30.4.09

random anecdotes

I bought a leather bracelet on Sunday. But when I got on the metro and decided to put it on, I realise the shop had left on the security tag. I tried to pull it off, but it was attached by a metal wire, with instructions to use scissors for removal. The guy next to me had been staring at the bracelet and asked if I needed help. He seemed friendly so I showed him the problem. He proceeded to remove the wiring…with his teeth! He just bit through the metal like a rat, handed the bracelet back to me and said “here you go, oh, and I am Ferenc by the way.” Ferenc? So you must be Hungarian!” I said, certain that Ferencs can only occur amongst one particular nationality. But I was wrong. This Ferenc was South African, and had never set foot in Hungary. His father had been of Hungarian origin, but had only stayed with his mother long enough to give him a pseudo Hungarian name. and at that point, Ferenc the metal biting Boer got off the train and went on his way.
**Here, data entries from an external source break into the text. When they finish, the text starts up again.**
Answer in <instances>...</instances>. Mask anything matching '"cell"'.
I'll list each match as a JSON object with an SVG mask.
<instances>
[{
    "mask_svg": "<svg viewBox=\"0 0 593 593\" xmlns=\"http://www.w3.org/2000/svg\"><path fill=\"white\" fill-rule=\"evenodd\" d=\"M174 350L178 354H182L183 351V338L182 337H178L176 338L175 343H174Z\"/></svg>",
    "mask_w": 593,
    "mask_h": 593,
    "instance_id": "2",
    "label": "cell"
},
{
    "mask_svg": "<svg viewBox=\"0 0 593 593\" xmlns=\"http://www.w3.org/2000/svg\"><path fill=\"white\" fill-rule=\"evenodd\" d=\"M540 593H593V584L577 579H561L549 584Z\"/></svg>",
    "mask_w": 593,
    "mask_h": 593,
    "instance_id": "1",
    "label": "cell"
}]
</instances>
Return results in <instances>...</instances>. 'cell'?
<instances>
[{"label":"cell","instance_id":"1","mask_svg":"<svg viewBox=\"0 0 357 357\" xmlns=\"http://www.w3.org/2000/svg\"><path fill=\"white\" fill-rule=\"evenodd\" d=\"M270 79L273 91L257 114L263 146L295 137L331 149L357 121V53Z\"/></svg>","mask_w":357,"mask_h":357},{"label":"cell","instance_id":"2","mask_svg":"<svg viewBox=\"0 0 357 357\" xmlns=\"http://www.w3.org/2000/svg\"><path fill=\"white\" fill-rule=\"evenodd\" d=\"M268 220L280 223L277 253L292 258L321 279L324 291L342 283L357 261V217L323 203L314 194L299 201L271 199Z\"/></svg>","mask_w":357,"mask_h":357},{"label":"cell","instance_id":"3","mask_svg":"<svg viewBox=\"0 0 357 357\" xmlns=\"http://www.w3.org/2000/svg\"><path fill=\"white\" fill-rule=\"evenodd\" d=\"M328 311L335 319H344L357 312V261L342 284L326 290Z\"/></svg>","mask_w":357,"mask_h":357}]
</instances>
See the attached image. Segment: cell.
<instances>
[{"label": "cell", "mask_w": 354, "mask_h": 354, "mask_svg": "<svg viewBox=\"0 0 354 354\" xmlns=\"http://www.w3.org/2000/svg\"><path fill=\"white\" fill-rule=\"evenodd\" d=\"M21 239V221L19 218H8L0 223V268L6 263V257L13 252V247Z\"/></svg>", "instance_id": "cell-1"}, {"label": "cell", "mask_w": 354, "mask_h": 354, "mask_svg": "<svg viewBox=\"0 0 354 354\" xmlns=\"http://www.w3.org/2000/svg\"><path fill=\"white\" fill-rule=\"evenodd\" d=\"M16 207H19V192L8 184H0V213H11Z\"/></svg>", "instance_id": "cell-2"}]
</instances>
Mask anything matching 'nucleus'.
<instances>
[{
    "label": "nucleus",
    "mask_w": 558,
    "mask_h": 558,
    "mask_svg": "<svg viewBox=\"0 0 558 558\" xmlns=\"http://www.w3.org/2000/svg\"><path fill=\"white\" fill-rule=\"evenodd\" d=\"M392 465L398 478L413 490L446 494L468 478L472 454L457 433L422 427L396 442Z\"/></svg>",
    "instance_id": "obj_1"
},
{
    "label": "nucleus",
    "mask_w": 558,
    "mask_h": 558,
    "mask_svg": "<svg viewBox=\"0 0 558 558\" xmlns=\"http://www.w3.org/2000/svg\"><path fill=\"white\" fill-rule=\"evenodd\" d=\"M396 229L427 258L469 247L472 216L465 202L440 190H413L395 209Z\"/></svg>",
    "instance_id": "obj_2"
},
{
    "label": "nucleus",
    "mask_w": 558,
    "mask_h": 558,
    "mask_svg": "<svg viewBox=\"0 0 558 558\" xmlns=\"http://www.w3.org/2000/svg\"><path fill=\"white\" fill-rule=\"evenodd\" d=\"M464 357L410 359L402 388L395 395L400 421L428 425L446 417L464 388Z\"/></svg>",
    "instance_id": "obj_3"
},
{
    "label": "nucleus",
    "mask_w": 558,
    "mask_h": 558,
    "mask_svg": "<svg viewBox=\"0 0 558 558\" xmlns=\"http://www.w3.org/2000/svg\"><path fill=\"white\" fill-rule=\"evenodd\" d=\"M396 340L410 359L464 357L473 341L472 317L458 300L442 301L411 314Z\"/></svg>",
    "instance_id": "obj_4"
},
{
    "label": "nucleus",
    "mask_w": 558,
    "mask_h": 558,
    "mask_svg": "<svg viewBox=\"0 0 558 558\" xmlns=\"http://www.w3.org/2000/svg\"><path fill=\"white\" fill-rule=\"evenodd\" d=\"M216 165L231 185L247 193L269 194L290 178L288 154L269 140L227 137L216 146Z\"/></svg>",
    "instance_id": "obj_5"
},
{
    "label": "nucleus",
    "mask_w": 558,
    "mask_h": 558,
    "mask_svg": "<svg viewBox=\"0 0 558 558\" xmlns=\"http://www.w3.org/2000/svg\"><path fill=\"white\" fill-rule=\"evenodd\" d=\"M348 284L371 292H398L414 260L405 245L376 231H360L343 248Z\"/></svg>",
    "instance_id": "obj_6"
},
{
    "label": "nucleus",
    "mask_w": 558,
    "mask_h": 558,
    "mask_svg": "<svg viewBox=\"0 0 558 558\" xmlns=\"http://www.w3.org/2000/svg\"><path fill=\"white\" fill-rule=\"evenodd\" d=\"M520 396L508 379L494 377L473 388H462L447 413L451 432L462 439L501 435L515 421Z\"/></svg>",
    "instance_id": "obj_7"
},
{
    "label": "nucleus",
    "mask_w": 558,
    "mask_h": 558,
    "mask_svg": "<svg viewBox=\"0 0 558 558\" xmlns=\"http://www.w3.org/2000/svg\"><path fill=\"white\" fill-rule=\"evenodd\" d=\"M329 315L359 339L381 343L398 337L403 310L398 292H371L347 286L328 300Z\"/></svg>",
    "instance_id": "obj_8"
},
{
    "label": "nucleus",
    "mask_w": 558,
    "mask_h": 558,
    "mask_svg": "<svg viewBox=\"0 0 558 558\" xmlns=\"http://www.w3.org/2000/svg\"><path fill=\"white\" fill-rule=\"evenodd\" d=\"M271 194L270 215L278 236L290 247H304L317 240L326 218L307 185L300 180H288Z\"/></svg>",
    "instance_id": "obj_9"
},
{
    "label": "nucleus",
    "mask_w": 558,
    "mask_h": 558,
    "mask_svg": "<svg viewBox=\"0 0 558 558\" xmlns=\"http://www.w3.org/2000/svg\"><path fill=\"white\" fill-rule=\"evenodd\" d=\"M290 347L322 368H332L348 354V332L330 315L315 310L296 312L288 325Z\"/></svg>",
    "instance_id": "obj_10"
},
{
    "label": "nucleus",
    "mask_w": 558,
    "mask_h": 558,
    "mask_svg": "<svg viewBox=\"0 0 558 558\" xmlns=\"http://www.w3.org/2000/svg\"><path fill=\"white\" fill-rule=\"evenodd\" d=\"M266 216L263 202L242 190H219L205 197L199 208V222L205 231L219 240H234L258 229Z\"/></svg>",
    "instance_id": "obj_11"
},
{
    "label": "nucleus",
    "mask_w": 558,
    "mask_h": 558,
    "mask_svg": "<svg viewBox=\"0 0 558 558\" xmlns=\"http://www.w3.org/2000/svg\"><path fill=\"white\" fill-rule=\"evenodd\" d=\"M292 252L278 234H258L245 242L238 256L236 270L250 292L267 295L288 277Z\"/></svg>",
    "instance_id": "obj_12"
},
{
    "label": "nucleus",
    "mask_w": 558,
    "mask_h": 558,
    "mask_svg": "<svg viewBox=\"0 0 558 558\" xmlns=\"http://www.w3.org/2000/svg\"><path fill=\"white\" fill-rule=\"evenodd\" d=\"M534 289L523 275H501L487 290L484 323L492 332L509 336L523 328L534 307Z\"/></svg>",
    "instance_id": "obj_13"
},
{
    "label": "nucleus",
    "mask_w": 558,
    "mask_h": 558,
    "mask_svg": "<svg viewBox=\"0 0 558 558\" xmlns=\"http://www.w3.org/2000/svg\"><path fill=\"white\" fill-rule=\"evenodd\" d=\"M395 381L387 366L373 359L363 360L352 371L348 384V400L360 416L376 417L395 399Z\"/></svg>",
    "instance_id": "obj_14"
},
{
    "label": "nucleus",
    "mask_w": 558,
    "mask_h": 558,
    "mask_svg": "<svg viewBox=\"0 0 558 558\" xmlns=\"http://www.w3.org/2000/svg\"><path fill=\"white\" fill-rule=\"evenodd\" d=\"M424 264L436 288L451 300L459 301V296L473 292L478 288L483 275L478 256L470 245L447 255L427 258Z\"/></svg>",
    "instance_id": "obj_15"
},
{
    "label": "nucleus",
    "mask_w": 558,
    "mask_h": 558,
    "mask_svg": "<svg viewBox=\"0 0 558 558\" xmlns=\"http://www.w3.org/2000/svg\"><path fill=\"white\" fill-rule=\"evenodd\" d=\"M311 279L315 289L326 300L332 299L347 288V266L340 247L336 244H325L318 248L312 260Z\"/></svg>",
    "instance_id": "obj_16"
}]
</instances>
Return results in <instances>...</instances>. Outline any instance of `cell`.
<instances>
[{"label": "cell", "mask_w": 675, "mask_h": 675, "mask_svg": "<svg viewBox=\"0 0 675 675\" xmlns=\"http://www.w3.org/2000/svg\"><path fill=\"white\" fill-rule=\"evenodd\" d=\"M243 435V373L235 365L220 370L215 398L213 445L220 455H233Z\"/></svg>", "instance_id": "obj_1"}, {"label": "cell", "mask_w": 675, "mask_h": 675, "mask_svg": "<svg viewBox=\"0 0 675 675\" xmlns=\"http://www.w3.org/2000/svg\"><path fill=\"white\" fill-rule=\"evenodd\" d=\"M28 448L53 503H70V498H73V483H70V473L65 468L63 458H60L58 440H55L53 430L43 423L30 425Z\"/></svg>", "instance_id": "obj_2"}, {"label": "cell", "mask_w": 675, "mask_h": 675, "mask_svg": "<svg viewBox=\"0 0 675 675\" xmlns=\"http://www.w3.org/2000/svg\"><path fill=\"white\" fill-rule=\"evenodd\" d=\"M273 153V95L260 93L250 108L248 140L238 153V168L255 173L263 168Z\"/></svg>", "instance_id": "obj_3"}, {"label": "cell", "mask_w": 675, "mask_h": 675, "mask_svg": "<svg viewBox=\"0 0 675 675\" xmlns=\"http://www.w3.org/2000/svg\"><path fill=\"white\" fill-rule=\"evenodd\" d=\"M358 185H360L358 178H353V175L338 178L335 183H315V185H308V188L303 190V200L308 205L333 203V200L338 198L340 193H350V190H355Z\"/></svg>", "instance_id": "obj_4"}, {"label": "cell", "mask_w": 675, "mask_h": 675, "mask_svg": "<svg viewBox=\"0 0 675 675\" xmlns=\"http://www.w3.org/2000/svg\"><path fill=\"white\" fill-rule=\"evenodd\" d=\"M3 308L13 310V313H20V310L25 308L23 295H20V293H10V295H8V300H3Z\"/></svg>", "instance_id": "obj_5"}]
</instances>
Nearly every day I stop by a corner shop to by a Diet Coke. The place is run by an Indian guy, and every day he is reading a porn magazine. Every day I pretend not to notice the pictures of naked women with improbable proportions. Today the image was so incredible I confess it caught my shocked eye for a moment. The man saw. “my wife left me. 10 years ago.” He said. He handed me my change and went back, glum faced, to his porn.

At lunch a colleague starts a surreal story about the mother of one of his kids who was previously dating one of FBI’s most wanted men. He was killed. She later broke into my colleague’s flat and stole designer clothes from his present live-in girlfriend. He confiscated her passport and held it for ransom to get back the clothes. The baby is really cute.

Another colleague has started coming to work in a face mask to prevent swine flu. He is convinced that “the chavs” (of whom he lives in fear) are all going to get it and breathe on him on the metro.